TASK ITEM
Please give the listing again in its entirety, exactly as written.

PROVIDED DATA
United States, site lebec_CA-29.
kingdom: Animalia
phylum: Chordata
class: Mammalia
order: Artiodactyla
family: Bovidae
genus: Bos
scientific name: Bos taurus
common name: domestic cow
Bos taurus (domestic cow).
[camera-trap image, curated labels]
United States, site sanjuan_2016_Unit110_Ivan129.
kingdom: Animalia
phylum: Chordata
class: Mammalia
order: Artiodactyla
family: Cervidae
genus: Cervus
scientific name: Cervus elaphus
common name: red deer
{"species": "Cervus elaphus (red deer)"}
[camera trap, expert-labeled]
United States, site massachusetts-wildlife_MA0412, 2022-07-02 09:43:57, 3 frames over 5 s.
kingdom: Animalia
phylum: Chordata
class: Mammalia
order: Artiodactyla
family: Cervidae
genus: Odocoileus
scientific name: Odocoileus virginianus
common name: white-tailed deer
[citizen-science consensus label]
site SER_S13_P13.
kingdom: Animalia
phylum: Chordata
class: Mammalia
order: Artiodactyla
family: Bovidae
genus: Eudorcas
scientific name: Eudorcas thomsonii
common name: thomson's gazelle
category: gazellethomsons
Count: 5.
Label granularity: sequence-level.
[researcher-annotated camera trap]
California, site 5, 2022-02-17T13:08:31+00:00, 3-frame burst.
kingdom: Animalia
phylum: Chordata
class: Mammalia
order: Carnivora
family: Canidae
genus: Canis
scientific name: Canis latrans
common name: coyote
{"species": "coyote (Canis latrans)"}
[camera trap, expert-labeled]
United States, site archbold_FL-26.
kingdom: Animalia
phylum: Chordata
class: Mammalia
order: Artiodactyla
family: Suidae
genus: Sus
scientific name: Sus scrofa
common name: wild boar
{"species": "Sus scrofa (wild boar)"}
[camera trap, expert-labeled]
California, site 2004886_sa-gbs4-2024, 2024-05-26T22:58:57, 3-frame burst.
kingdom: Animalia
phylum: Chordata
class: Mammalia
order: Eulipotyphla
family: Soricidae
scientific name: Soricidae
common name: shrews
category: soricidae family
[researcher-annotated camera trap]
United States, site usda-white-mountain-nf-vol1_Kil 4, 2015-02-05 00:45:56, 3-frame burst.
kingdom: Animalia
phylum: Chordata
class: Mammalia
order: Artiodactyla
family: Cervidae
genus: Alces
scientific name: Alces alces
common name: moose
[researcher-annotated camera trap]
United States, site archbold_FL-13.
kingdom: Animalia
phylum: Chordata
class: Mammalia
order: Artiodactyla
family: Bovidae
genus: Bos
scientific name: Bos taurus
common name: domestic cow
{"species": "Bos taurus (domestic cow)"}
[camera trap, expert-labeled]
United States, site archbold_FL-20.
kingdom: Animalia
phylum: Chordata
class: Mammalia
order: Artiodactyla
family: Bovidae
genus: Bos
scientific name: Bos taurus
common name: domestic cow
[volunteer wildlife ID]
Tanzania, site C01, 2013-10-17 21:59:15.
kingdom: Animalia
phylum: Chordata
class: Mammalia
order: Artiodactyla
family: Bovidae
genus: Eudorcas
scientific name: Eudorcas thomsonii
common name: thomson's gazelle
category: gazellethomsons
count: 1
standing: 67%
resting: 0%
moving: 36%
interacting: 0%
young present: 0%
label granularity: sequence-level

ANSWER TO THIS TASK
United States, site lebec_CA-29.
kingdom: Animalia
phylum: Chordata
class: Mammalia
order: Artiodactyla
family: Bovidae
genus: Bos
scientific name: Bos taurus
common name: domestic cow
Bos taurus (domestic cow).
[camera-trap image, curated labels]
United States, site sanjuan_2016_Unit110_Ivan129.
kingdom: Animalia
phylum: Chordata
class: Mammalia
order: Artiodactyla
family: Cervidae
genus: Cervus
scientific name: Cervus elaphus
common name: red deer
{"species": "Cervus elaphus (red deer)"}
[camera trap, expert-labeled]
United States, site massachusetts-wildlife_MA0412, 2022-07-02 09:43:57, 3 frames over 5 s.
kingdom: Animalia
phylum: Chordata
class: Mammalia
order: Artiodactyla
family: Cervidae
genus: Odocoileus
scientific name: Odocoileus virginianus
common name: white-tailed deer
[citizen-science consensus label]
site SER_S13_P13.
kingdom: Animalia
phylum: Chordata
class: Mammalia
order: Artiodactyla
family: Bovidae
genus: Eudorcas
scientific name: Eudorcas thomsonii
common name: thomson's gazelle
category: gazellethomsons
Count: 5.
Label granularity: sequence-level.
[researcher-annotated camera trap]
California, site 5, 2022-02-17T13:08:31+00:00, 3-frame burst.
kingdom: Animalia
phylum: Chordata
class: Mammalia
order: Carnivora
family: Canidae
genus: Canis
scientific name: Canis latrans
common name: coyote
{"species": "coyote (Canis latrans)"}
[camera trap, expert-labeled]
United States, site archbold_FL-26.
kingdom: Animalia
phylum: Chordata
class: Mammalia
order: Artiodactyla
family: Suidae
genus: Sus
scientific name: Sus scrofa
common name: wild boar
{"species": "Sus scrofa (wild boar)"}
[camera trap, expert-labeled]
California, site 2004886_sa-gbs4-2024, 2024-05-26T22:58:57, 3-frame burst.
kingdom: Animalia
phylum: Chordata
class: Mammalia
order: Eulipotyphla
family: Soricidae
scientific name: Soricidae
common name: shrews
category: soricidae family
[researcher-annotated camera trap]
United States, site usda-white-mountain-nf-vol1_Kil 4, 2015-02-05 00:45:56, 3-frame burst.
kingdom: Animalia
phylum: Chordata
class: Mammalia
order: Artiodactyla
family: Cervidae
genus: Alces
scientific name: Alces alces
common name: moose
[researcher-annotated camera trap]
United States, site archbold_FL-13.
kingdom: Animalia
phylum: Chordata
class: Mammalia
order: Artiodactyla
family: Bovidae
genus: Bos
scientific name: Bos taurus
common name: domestic cow
{"species": "Bos taurus (domestic cow)"}
[camera trap, expert-labeled]
United States, site archbold_FL-20.
kingdom: Animalia
phylum: Chordata
class: Mammalia
order: Artiodactyla
family: Bovidae
genus: Bos
scientific name: Bos taurus
common name: domestic cow
[volunteer wildlife ID]
Tanzania, site C01, 2013-10-17 21:59:15.
kingdom: Animalia
phylum: Chordata
class: Mammalia
order: Artiodactyla
family: Bovidae
genus: Eudorcas
scientific name: Eudorcas thomsonii
common name: thomson's gazelle
category: gazellethomsons
count: 1
standing: 67%
resting: 0%
moving: 36%
interacting: 0%
young present: 0%
label granularity: sequence-level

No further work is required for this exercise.